Here we should ask whether it makes sense to risk another’s person’s life. To be quite honest, I think the answer to this question in this context is always no. But assuming it is ever sensible to risk the life of another when confinement is an option, it should only be on grounds that it would be fair to risk anyone’s life in case of error. That is, if the slain defendant turns out to be innocent, we would have killed an innocent person in order to achieve a broader social purpose of deterrence, incapacitation, retribution, or whatever. And whatever that purpose is, we will have determined that, despite the risk the defendant may be innocent, the execution should occur in order to further it. If that is so, then we have deemed the purpose important enough that we are willing to place upon the defendant’s very existence whatever the risk of error is to pursue it. But an innocent defendant is no more blameworthy than anyone else and has no special burden to carry such risks for us. And so we should only pursue the death penalty in a case if we would be willing to kill a randomly selected person if we turn out to be wrong about the verdict.

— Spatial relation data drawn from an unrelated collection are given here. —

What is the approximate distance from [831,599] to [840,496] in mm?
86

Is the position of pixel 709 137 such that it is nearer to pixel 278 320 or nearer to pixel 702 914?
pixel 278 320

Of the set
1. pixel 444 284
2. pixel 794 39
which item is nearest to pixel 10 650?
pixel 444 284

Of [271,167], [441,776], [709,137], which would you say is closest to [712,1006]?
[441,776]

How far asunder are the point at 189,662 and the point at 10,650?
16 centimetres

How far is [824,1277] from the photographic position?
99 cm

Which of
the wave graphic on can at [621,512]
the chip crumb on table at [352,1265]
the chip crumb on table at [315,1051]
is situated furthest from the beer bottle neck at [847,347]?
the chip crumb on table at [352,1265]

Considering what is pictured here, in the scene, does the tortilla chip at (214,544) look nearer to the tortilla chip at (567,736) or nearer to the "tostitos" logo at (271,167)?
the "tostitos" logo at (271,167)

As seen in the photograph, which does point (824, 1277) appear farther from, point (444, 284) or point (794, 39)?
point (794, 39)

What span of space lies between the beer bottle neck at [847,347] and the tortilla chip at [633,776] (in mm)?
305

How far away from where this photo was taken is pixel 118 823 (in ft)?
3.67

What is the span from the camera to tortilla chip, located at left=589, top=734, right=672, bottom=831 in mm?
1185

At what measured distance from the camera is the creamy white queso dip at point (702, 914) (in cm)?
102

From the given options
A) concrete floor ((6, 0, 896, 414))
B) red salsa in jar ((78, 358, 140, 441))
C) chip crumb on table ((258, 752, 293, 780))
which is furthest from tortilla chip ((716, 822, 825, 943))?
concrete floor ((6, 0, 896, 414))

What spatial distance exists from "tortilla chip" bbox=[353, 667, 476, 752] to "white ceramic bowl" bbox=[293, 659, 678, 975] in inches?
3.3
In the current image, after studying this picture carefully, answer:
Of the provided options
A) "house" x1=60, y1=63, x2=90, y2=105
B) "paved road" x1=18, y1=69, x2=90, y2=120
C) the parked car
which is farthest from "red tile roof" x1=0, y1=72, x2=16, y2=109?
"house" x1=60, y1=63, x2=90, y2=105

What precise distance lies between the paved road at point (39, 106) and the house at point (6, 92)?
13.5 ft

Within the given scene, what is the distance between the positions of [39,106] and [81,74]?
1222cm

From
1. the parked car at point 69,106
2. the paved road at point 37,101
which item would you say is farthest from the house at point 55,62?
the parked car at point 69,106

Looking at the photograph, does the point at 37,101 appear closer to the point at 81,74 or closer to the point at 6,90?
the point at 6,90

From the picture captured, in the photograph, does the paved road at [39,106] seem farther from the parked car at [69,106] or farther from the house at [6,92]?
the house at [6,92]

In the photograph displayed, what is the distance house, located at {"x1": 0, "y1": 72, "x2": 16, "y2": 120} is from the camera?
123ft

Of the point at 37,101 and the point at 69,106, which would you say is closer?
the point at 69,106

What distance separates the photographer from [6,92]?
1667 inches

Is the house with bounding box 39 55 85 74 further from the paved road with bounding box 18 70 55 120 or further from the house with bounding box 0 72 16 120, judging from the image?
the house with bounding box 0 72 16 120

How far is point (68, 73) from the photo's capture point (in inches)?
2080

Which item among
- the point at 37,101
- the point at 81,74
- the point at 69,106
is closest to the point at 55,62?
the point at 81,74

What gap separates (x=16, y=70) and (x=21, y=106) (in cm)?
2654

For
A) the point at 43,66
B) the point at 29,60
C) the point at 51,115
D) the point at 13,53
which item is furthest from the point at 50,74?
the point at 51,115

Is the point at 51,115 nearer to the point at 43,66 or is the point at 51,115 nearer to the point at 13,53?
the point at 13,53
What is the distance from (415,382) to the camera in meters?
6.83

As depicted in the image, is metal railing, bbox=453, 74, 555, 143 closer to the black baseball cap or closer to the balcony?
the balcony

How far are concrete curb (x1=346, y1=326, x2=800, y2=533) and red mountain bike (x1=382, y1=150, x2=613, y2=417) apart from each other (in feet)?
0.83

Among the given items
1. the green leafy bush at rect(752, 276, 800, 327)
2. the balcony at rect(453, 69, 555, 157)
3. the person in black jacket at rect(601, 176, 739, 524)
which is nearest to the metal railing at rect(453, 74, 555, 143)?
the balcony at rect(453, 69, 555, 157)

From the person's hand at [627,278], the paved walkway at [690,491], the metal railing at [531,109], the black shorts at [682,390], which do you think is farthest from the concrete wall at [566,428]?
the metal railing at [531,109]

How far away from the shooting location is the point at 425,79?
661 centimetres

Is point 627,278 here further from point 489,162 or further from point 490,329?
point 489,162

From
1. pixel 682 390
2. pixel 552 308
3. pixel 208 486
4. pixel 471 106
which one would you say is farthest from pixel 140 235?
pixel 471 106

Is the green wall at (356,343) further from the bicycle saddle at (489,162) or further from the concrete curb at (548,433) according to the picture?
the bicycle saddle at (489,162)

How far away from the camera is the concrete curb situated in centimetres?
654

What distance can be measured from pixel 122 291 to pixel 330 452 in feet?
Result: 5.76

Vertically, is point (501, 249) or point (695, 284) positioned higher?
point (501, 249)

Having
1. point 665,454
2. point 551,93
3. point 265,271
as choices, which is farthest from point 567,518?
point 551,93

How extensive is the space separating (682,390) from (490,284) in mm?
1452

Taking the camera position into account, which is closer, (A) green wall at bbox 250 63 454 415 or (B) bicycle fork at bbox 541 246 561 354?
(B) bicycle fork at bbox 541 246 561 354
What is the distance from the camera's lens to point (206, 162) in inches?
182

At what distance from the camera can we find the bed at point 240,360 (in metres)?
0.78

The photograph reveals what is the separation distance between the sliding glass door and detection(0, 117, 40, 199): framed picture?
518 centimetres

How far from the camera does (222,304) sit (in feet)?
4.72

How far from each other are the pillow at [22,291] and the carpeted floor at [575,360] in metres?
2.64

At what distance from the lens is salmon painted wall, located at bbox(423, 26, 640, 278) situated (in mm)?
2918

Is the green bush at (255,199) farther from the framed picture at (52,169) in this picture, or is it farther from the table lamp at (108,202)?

The price of the death penalty is that, at a rate commensurate with the aggregate confidence levels in our verdicts, we will kill innocent people who have no more cause to be killed than anyone else. That confidence level, then, simply must be calibrated so that it calls for no more risk than we would ask anyone in society to bear to achieve the death penalty’s purposes.

At the guilt phase the jury should be instructed:

You have determined that the defendant is guilty of the crimes charged beyond any reasonable doubt. This, of course, did not require you to determine to a certainty that the defendant is guilty. At this stage, I instruct you to reject the death penalty in this case, and impose life in prison without parole, unless you are so certain of the defendant’s guilt that you would offer to take his or her place and be executed should his or her innocence later be established. Of course, this would not literally be required of you. But you must not decide to impose the death penalty unless you would honestly be willing to bet your own life on the defendant’s guilt.

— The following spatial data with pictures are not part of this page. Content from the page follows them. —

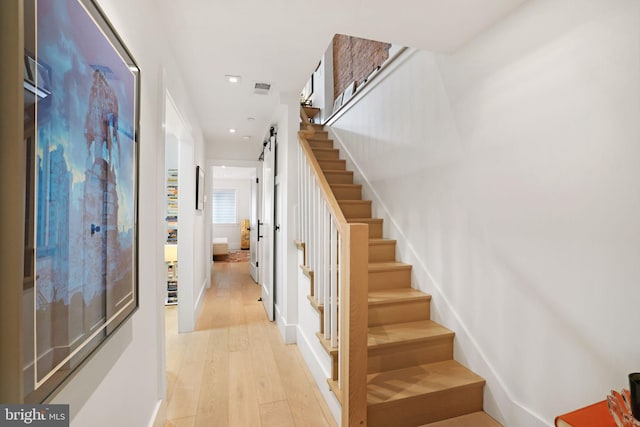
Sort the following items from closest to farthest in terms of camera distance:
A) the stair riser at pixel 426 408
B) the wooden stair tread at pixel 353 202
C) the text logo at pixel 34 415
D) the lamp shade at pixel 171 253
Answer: the text logo at pixel 34 415 → the stair riser at pixel 426 408 → the wooden stair tread at pixel 353 202 → the lamp shade at pixel 171 253

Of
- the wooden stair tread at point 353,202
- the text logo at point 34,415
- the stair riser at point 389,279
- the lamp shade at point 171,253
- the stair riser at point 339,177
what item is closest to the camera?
the text logo at point 34,415

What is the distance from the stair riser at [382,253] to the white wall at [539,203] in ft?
1.37

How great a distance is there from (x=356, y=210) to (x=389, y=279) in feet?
3.12

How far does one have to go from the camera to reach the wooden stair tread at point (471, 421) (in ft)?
5.73

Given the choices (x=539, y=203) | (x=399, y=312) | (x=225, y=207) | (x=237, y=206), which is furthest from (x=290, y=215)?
(x=225, y=207)

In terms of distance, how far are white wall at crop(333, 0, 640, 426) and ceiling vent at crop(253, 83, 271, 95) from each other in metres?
1.41

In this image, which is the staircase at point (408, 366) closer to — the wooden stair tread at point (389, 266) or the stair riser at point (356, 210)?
the wooden stair tread at point (389, 266)

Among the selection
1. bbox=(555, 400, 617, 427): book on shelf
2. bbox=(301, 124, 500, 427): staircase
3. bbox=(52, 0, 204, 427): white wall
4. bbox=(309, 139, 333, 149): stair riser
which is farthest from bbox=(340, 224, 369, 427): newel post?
bbox=(309, 139, 333, 149): stair riser

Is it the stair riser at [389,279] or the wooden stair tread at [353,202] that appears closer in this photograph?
the stair riser at [389,279]

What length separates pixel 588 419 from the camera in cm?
99

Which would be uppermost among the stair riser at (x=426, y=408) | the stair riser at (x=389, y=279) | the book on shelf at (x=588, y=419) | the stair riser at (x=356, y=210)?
the stair riser at (x=356, y=210)

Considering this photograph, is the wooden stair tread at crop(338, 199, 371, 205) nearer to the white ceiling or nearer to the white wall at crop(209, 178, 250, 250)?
the white ceiling

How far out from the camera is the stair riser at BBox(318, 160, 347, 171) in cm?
388

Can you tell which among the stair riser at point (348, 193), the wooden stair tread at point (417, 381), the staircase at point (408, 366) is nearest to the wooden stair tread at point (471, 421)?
the staircase at point (408, 366)
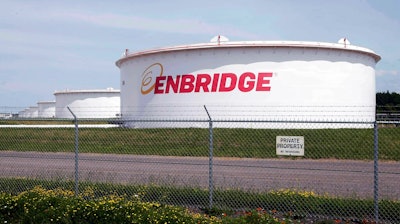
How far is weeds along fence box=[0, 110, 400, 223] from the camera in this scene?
29.6ft

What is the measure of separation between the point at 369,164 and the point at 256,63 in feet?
41.1

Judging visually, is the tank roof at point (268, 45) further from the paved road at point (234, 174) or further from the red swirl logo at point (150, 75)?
the paved road at point (234, 174)

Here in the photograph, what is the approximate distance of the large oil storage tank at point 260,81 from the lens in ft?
92.8

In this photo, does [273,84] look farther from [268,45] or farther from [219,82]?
[219,82]

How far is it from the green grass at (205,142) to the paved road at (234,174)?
57.4 inches

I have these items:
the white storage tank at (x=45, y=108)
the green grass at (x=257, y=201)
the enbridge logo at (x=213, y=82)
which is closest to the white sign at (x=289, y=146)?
the green grass at (x=257, y=201)

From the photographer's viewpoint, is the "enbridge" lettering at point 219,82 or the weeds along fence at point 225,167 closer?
the weeds along fence at point 225,167

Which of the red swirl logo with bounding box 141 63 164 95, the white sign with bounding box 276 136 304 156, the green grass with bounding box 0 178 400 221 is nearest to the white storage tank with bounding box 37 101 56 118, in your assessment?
the red swirl logo with bounding box 141 63 164 95

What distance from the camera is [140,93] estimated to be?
3200cm

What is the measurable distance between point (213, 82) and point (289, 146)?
20077 millimetres

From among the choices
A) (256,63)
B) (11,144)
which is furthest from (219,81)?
(11,144)

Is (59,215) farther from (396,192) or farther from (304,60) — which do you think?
(304,60)

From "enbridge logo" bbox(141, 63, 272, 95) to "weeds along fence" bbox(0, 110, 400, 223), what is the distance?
2.15m

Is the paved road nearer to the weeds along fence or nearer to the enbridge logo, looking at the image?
the weeds along fence
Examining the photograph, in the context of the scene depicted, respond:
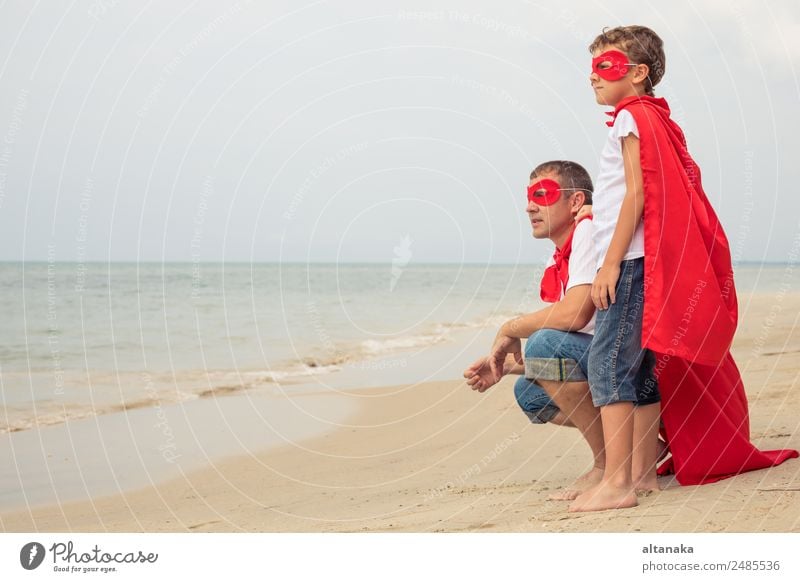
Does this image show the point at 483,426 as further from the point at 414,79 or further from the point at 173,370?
the point at 173,370

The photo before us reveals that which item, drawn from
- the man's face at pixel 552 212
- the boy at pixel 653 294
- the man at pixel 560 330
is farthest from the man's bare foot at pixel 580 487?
the man's face at pixel 552 212

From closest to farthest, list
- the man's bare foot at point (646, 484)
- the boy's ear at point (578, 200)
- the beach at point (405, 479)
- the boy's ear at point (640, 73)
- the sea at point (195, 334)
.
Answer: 1. the beach at point (405, 479)
2. the boy's ear at point (640, 73)
3. the man's bare foot at point (646, 484)
4. the boy's ear at point (578, 200)
5. the sea at point (195, 334)

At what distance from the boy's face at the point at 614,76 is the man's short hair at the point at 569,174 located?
1.33 feet

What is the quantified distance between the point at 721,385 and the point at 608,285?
0.78 metres

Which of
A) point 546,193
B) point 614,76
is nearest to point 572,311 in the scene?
point 546,193

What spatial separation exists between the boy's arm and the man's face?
0.51 meters

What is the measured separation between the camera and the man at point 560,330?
3781 mm

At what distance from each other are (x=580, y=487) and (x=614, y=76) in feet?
6.25

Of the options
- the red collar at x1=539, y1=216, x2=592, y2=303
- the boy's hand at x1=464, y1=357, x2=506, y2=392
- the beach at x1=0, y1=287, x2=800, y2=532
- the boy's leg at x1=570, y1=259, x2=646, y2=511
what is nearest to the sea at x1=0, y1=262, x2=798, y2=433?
the beach at x1=0, y1=287, x2=800, y2=532

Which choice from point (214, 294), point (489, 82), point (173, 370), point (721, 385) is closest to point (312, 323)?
point (173, 370)

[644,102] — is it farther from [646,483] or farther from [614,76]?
[646,483]

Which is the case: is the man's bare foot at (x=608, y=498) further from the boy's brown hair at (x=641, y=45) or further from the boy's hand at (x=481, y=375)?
the boy's brown hair at (x=641, y=45)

Could it seriously be objected that by so personalizing the decision to impose the death penalty, the jury will be unduly dissuaded from doing so? If a juror is unwilling to take this bet, what does it say about the propriety of imposing that bet on another? While, tragically, we impose that risk on the imprisoned, that is because there is no other way and because there is at least the possibility of correction and compensation.

It is, indeed, part of the price of civilization that we must all live under the threat of erroneous imprisonment. We must, though, recognize that this risk of error is not equally shared and that in death cases it represents the ultimate consequence. If we cannot share it equally, we should at the very, very least be asked to imagine that we do.